Belfast Telegraph

Ardoyne protesters vent rage at Belfast priest and Sunday Life reporter

By Rebecca Black and Lisa Smyth

A priest and a journalist were subjected to sinister threats by members of a republican residents' group.

The incident took place in Ardoyne in north Belfast after one of Northern Ireland's most controversial parades passed off peacefully.

Orangemen were granted permission to march past the flashpoint after a landmark deal ended a three-year dispute between the loyal orders and nationalist residents.

Despite widespread support for the agreement to end the stand-off, members of the hardline Greater Ardoyne Residents Collective (GARC) protested against the parade.

They then vented their fury at parish priest Fr Gary Donegan as well as Sunday Life journalist Christopher Woodhouse. Sinn Fein MLA Gerry Kelly was also heckled by members of GARC.

The group held protests on Friday evening, sparking a huge policing operation involving 300 officers, and again early on Saturday morning after the parade.

GARC has bitterly opposed the historic deal brokered between the Orange Order and the Crumlin and Ardoyne Residents Association (Cara).

The deal allowed the return parade by three Orange lodges along the Crumlin Road past the Ardoyne shops.

It was agreed the bands would only play hymns as they passed the disputed section at Ardoyne, while the lodges would limit the number of banners on display.

A protest camp in the nearby Twaddell area, where loyalists have staged weekly protests which have cost in excess of £20m to police, is also being dismantled. In return, Cara did not request Parades Commission permission for a protest. The lodges have agreed not to apply for any more return parades on the Twelfth until a wider agreement on the issue is reached.

Cara will not protest at the lodges' already-permitted outward parade on the morning of the Twelfth. A community forum including representatives of Cara, which has been supported by Sinn Fein, and the loyal orders, will also be convened with the aim of improving relations in the area.

The deal was endorsed by local politicians, the British and Irish Governments, and Church and community leaders.

Spencer Beattie, Orange Order county grand master, said there was a sense of "relief".

He said: "The agreement reached did not come easy, but it is founded on mutual tolerance and respect.

"Going forward, we trust this positive atmosphere will prevail regarding future parades in north Belfast, including future return parades along the Crumlin Road."

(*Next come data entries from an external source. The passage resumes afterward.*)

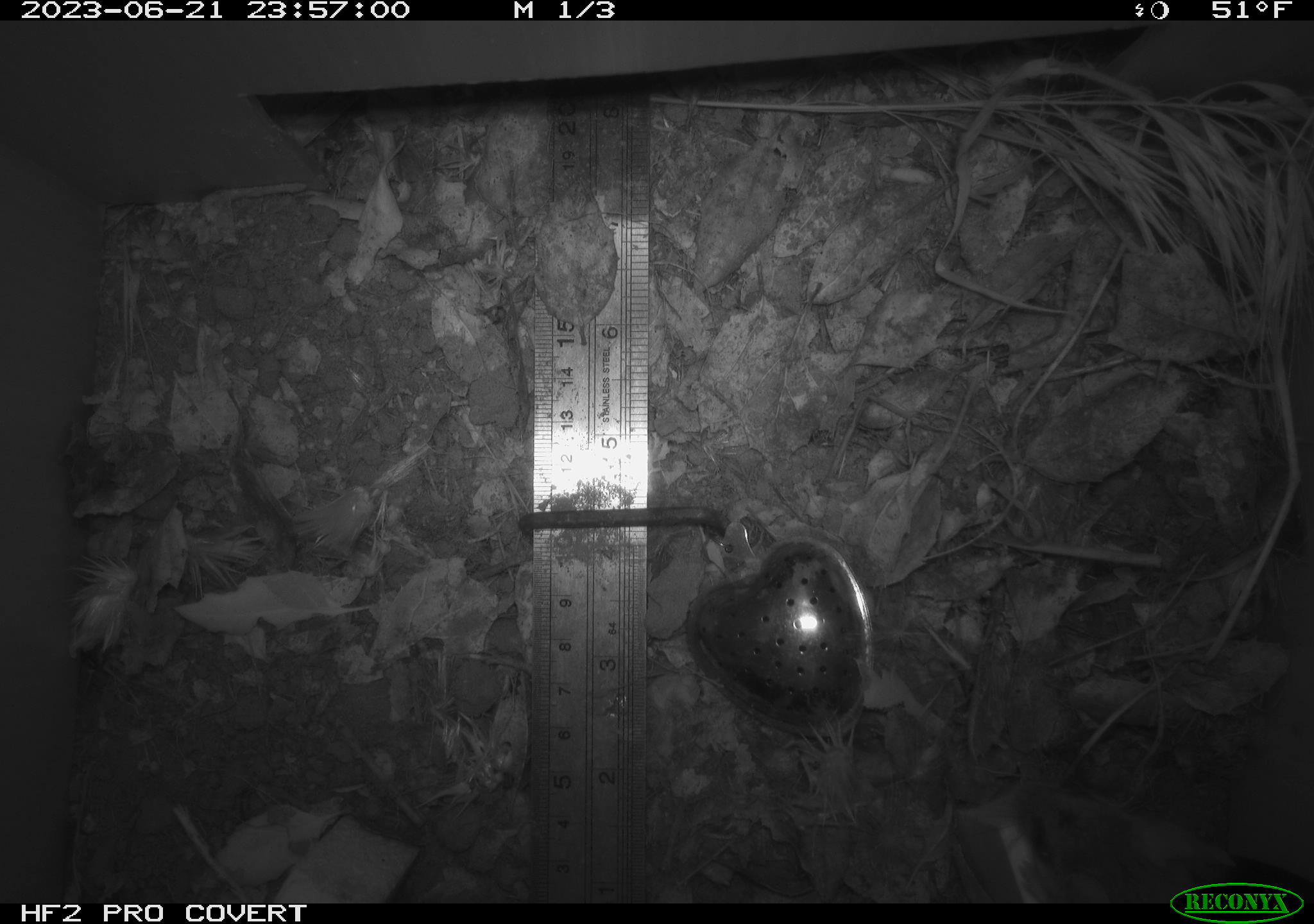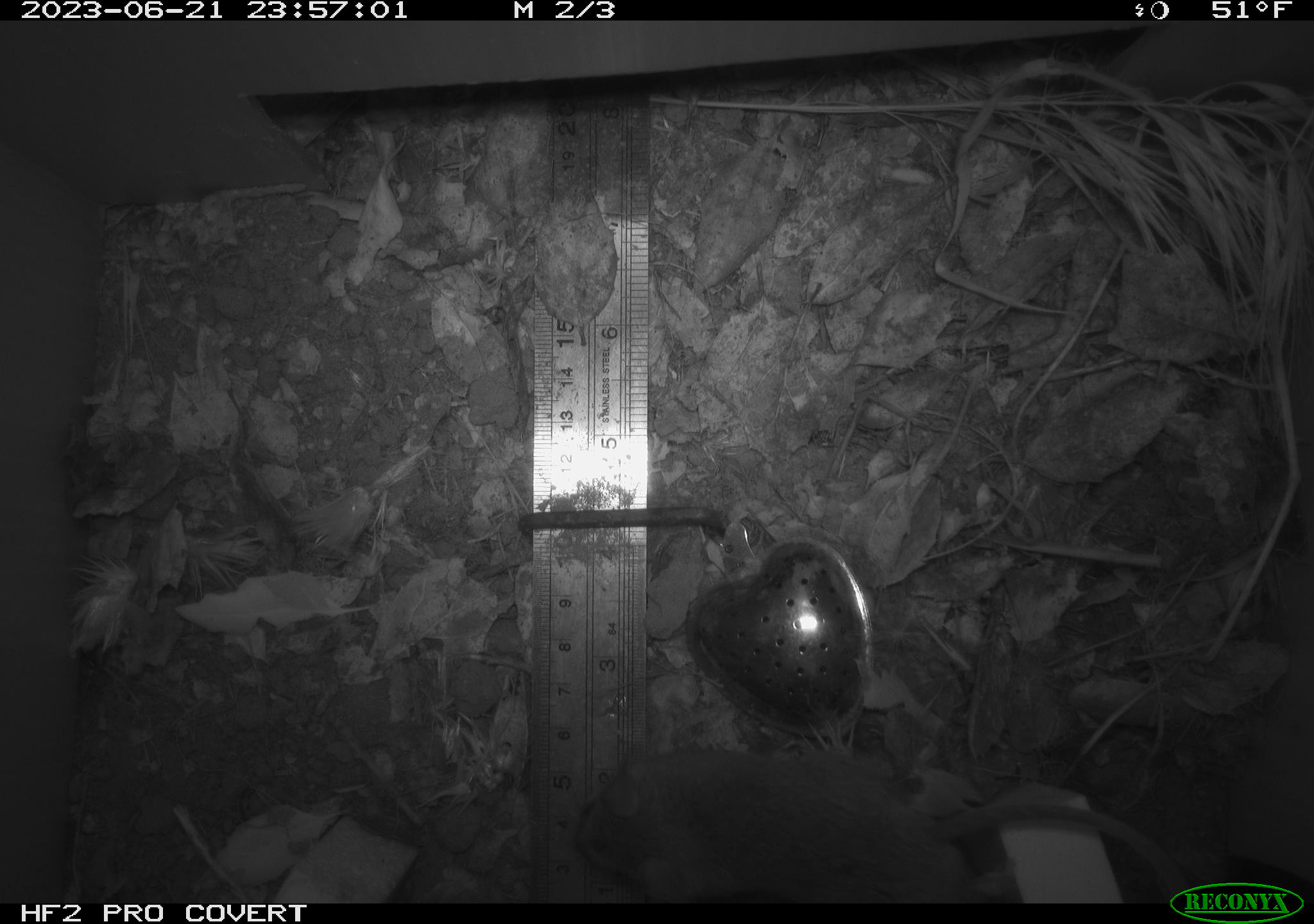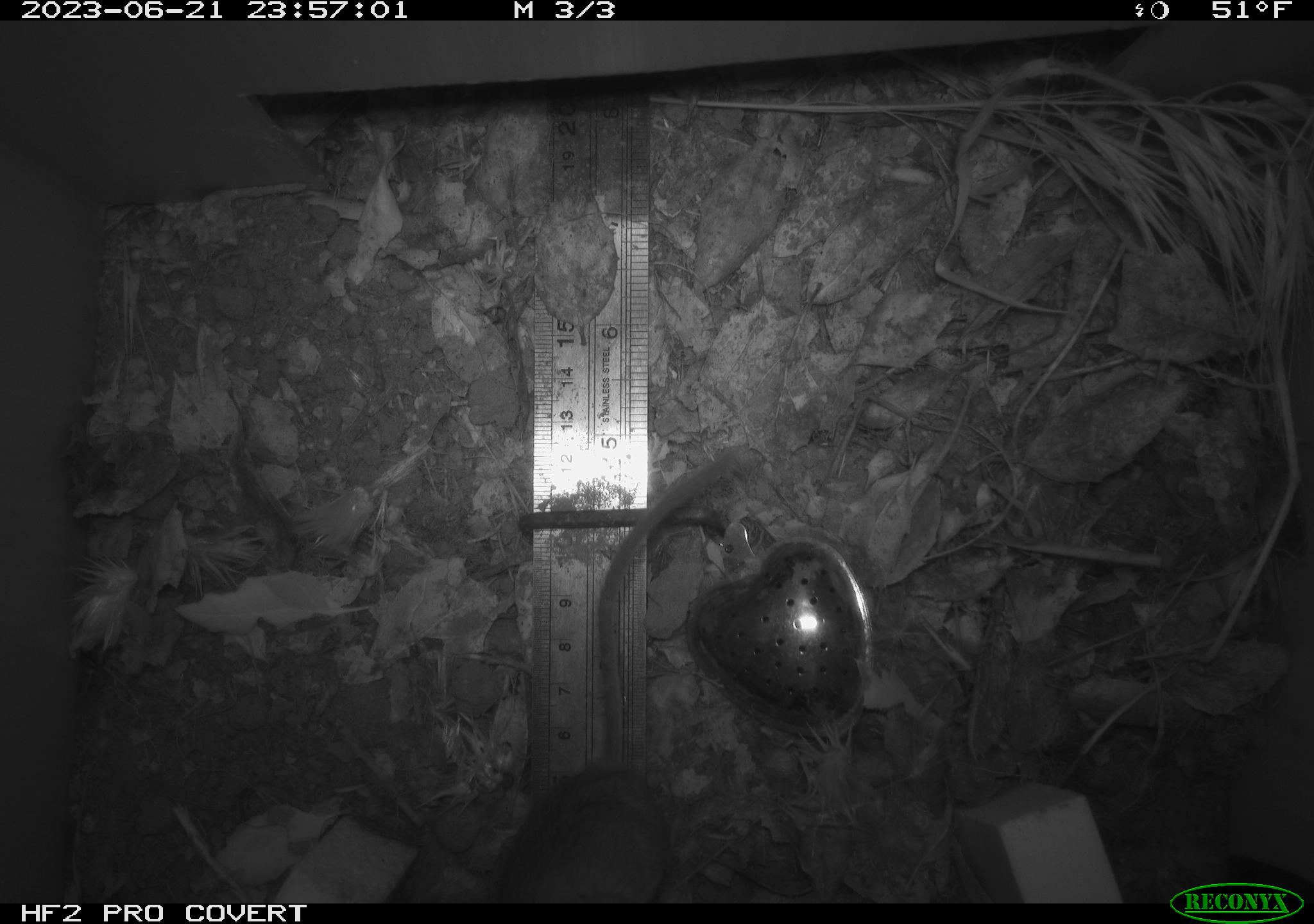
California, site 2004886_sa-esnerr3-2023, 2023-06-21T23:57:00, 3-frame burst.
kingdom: Animalia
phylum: Chordata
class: Mammalia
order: Rodentia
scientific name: Rodentia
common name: mouse species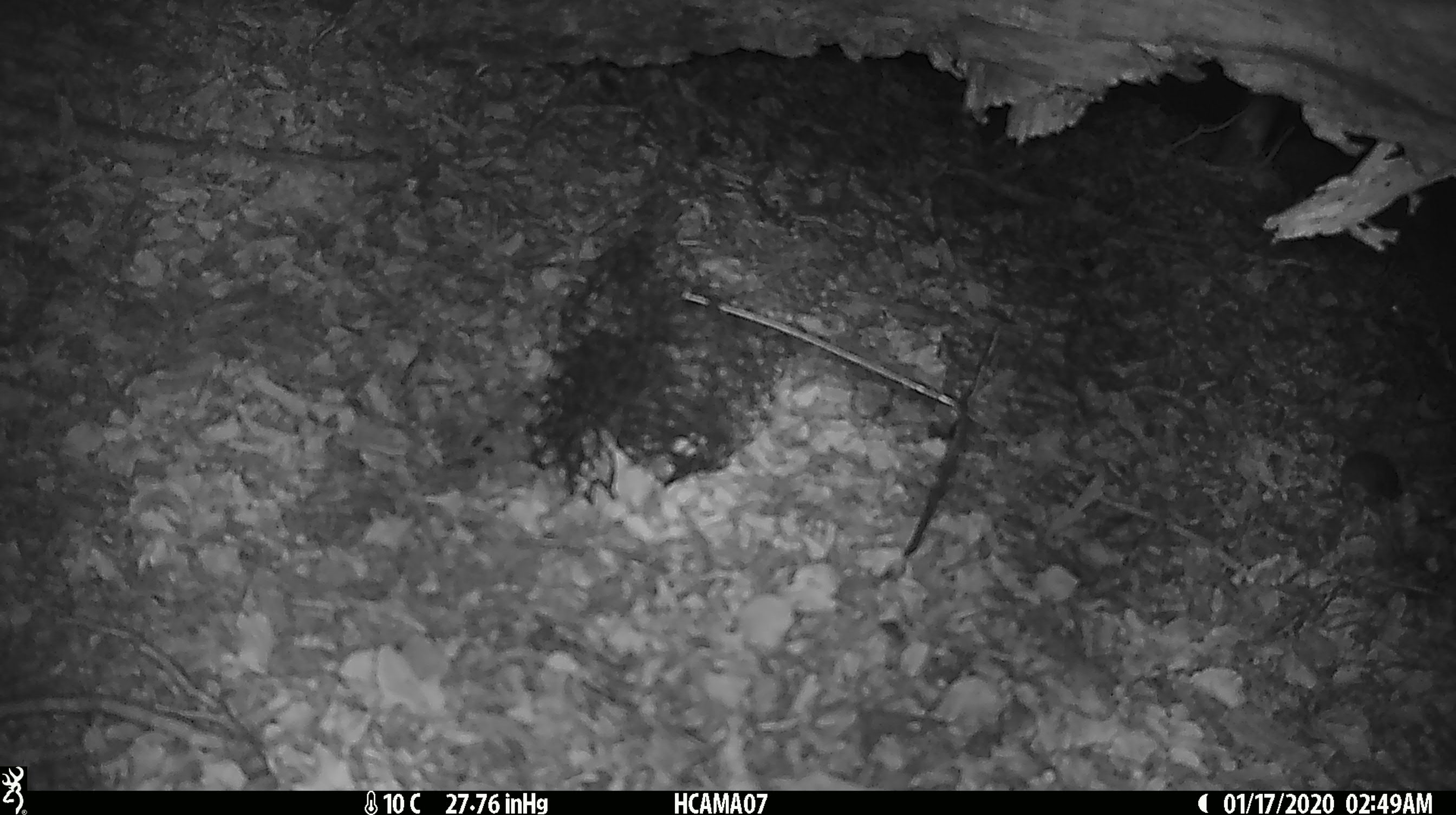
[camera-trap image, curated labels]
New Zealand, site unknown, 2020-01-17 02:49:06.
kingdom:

Mr Kelly, who watched the parade, said it heralded a new era for an area blighted by years of rioting when sectarian tensions spilled over.

He added: "Now we have the potential to move forward. I want this to open up many more good relationships."

But the angry GARC protesters turned on the local priest, politicians and a journalist after the event. They surrounded Fr Donegan - on what was his final day in the parish - and insulted him using foul language. It was during this incident that Gerard McCusker, a brother of an SDLP councillor, singled out Mr Woodhouse and told him he was "coming after" him and warned he "better watch" himself.

The PSNI last night said they were investigating a report of threatening behaviour.